▶ _What the exercise asks_
In the song article below, condense the paragraph that begins "'That Song in My Head' is a song written by" into a short bulleted list that keeps its main facts.

▶ _Text provided_
* * *

Single by Julianne Hough

from the album Julianne Hough
- Released: March 3, 2008
- Genre: Country
- Length: 3:13
- Label: Mercury Nashville
- Songwriters: Jim Collins; Wendell Mobley; Tony Martin;
- Producer: David Malloy

Julianne Hough singles chronology
| "Will You Dance with Me" (2007) | "That Song in My Head" (2008) | "My Hallelujah Song" (2008) |

= That Song in My Head =

2008 single by Julianne Hough

"That Song in My Head" is a song written by Tony Martin, Wendell Mobley and Jim Collins, and recorded by American country music singer and professional dancer Julianne Hough. The song was released March 3, 2008 on as the first single from her self-titled debut album. It was a top 20 hit on the Billboard Hot Country Songs charts.

==Critical reception==
The single was overall met with positive reviews from websites. Billboard said that the song was "marked by a sweet tone and warm texture. Slant Magazine said the single had "enthusiasm and charm".

* * *

▶ _Data segment_
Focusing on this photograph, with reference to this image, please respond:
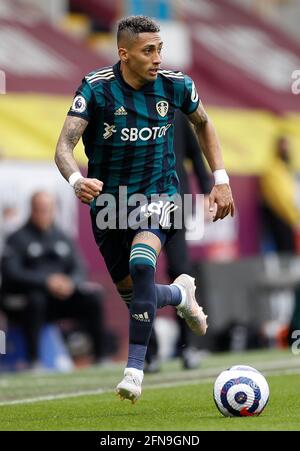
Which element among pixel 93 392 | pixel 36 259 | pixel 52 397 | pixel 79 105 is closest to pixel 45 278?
pixel 36 259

* * *

▶ _Task solution_
- Written by Tony Martin, Wendell Mobley and Jim Collins
- Recorded by Julianne Hough, an American country music singer and professional dancer
- Released March 3, 2008, as the first single from her self-titled debut album
- A top 20 hit on the Billboard Hot Country Songs charts